What about doctrinal preaching? Every gospel preacher must choose between what is desired in this age and the kind of preaching that the Bible says for us to do. The early Christians continued in the apostles' doctrine. Acts 2:42. It is obvious that the apostles must have preached doctrine. People obey a form of doctrine in becoming children of righteousness. Rom. 6:17. How can preaching save people, unless it presents the doctrine, and shows people how to obey "that form of doctrine?" Paul warned against preaching any other doctrine. I Tim. 1:3. This implies that there is a doctrine to be preached. Timothy was told to give attendance to doctrine. I Tim. 4:13, 16, Maybe, Paul and others knew that in this age people would not desire doctrine, and hence gospel preachers would have to give it a little emphasis. Paul must have had something like that in mind when he told Timothy to preach with doctrine, for the time would come when people would not endure-would not desire-sound doctrine. (2 Tim. 4:2, 3.) Those who have so much free information on how to preach ought to get together with Paul, or show us that Paul was wrong. Paul said for us to preach doctrine, because people would not desire it; man tells us to omit doctrine when it is not desired. One of the two has given the wrong advice, and personally I think that Paul is not the one.

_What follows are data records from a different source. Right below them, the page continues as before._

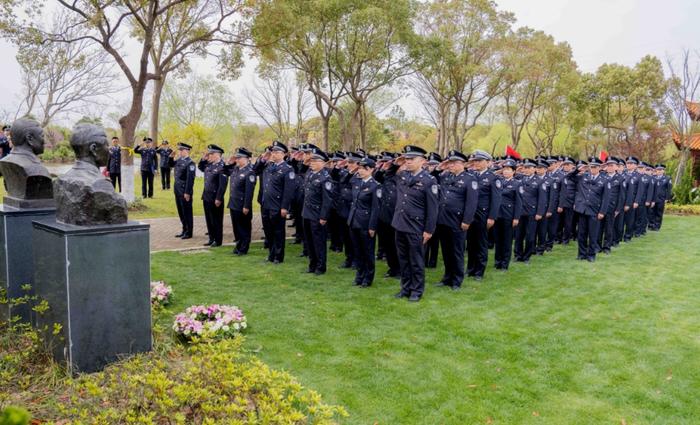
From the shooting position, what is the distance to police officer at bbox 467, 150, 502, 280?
7801 millimetres

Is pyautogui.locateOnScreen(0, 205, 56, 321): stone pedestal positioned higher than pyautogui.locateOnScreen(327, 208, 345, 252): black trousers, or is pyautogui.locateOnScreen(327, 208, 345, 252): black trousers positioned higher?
pyautogui.locateOnScreen(0, 205, 56, 321): stone pedestal

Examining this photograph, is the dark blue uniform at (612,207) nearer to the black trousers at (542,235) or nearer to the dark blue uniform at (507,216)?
the black trousers at (542,235)

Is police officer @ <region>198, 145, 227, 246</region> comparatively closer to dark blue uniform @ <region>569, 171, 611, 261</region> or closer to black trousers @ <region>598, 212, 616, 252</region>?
dark blue uniform @ <region>569, 171, 611, 261</region>

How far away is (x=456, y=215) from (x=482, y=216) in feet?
2.87

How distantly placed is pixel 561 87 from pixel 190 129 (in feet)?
77.0

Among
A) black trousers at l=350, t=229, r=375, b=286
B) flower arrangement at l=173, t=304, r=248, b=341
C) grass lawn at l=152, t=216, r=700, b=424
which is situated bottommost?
grass lawn at l=152, t=216, r=700, b=424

What about doctrinal preaching? The afore mentioned speech teacher makes a distinction between a doctrinal sermon and a gospel sermon. After discrediting doctrinal sermons, he speaks with approval of "the gospel sermon or sermons intended to draw inspiration and encouragement from the great religious truths of the gospel, and through this inspiration to lead audiences to apply these truths to their own lives." How ridiculous is such a distinction! Doctrine is nothing but "the great religious truths of the gospel." Imagine a man drawing inspiration from "great religious truths" without preaching those truths. How can a preacher lead people "to apply these truths to their own lives" without preaching the truths—the doctrine—so people can know what the truths are?
What about doctrinal preaching? It is a common thing to hear someone say, "We ought not to preach doctrine so much; we should exhort people more." Not so long ago a denominational preacher visited one of our services, and at the close he favored us with this comment: "That is just the trouble; we have too much doctrinal preaching and not enough convincing preaching." This reminds one of the little boy who went out to shoot the birds, but didn't take his shooter along. Nobody denies that we should exhort and convince people. Too many preachers, however, go out to exhort without the exhorter. They go out to convince without the convincer. Paul said that elders should exhort and convince the gainsayers, but that they should be able to do it with sound doctrine. Titus I: 9. It takes doctrine to exhort and convince people in the right way.